El mismo día que tu empresa te paga el sueldo Hacienda aparece con una sonrisa y una mano extendida. Trabajas más, cobras lo mismo, pero contribuyes cada vez más al Estado. Es exactamente lo que le ha pasado al trabajador medio español desde hace 30 años.
Aunque molesten, los datos son los que son. Según la gráfica que acompaña este artículo, desde 2010 (aunque la realidad es que nos podíamos remontar a 1994) los costes laborales totales solo de las cotizaciones obligatorias han subido un 30,6% acumulado. Pero los salarios netos —lo que realmente llega a tu bolsillo—han decrecido. ¿Dónde se ha quedado el resto? En una palabra: fiscalidad.
En términos reales, estamos peor. El poder adquisitivo no solo se ha visto lastrado por la inflación, sino que los impuestos sobre el trabajo han absorbido casi toda la mejora salarial bruta. El Estado se ha comido la tarta antes de que nos llegara siquiera el tenedor.

Este fenómeno no es simplemente un desequilibrio técnico entre sueldos e impuestos. Es una manifestación clara de una política económica que ha priorizado el crecimiento del gasto público sin una reflexión seria sobre su eficiencia.
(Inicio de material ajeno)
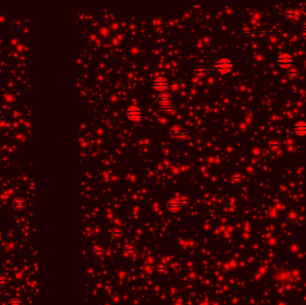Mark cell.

Desde la Gran Recesión España ha optado por una estrategia fiscal que podríamos resumir así: si no puedes cuadrar las cuentas con crecimiento, hazlo exprimiendo al contribuyente. A falta de reformas estructurales, hemos alimentado al Estado no con productividad, sino con presión fiscal.
Si el pastel productivo no crece, pero el apetito del Estado sí, alguien va a salir con hambre. Y ese alguien eres tú, el trabajador medio, el autónomo, el joven que busca su primer empleo. El Estado ha hecho de Robin Hood… al revés: quitando a muchos para sostener un sistema hipertrofiado que ni redistribuye bien ni promueve el crecimiento.
Cuando hablamos de fiscalidad laboral, no nos referimos solo al IRPF. Hay un mundo paralelo que pasa más desapercibido: las cotizaciones sociales. En España, estas suponen más del 35% del coste laboral total. Es decir, por cada 1.000 euros que una empresa está dispuesta a pagar por tu trabajo, tú puedes acabar recibiendo poco más de 650.
Esta cuña fiscal desincentiva la contratación, especialmente de los perfiles menos cualificados o más jóvenes. Además, dificulta la negociación de subidas salariales: cualquier aumento bruto se ve en parte anulado por el incremento de impuestos. Una trampa perfecta para estancar sueldos y frenar la competitividad.
Que habrá empresas malas que no suban sueldos porque son cutres, seguro. Pero muchas de ellas no pueden porque es mantener sueldos o cerrar.
España no sufre (tanto) de bajos salarios como de alta fiscalidad. Y no de cualquier fiscalidad, sino de una que grava con especial dureza el trabajo y el ahorro, mientras mantiene agujeros, duplicidades y derroche en muchas áreas del gasto público. Esto tiene nombre y apellido: mala calidad institucional.
Mientras tanto, los países que más crecen en Europa (Irlanda, Países Bajos, incluso Portugal en algunos tramos) han optado por aligerar la carga sobre el empleo y fomentar la inversión productiva. Aquí seguimos creyendo que subir impuestos es una forma mágica de arreglar desequilibrios estructurales, como quien cree que tomar café cura el insomnio.
Lo que muestra la gráfica no es una simple anécdota contable, sino una alerta política. Si los salarios netos no crecen al ritmo del esfuerzo productivo, estamos condenando a una generación a la frustración económica y a la baja productividad, entre otras cosas. ¿Por qué pagar tanto a un Estado que no devuelve en servicios lo que exige en tributos? El ciudadano siente que trabaja más y vive peor. Y tiene razón.
Es hora de abrir el melón del modelo fiscal, no para subir más impuestos —como algunos plantean con tono mesiánico—, sino para repensar qué Estado queremos y qué coste estamos dispuestos a asumir por él. Porque si seguimos así, no solo no subiremos los sueldos: acabaremos perdiendo también la ilusión.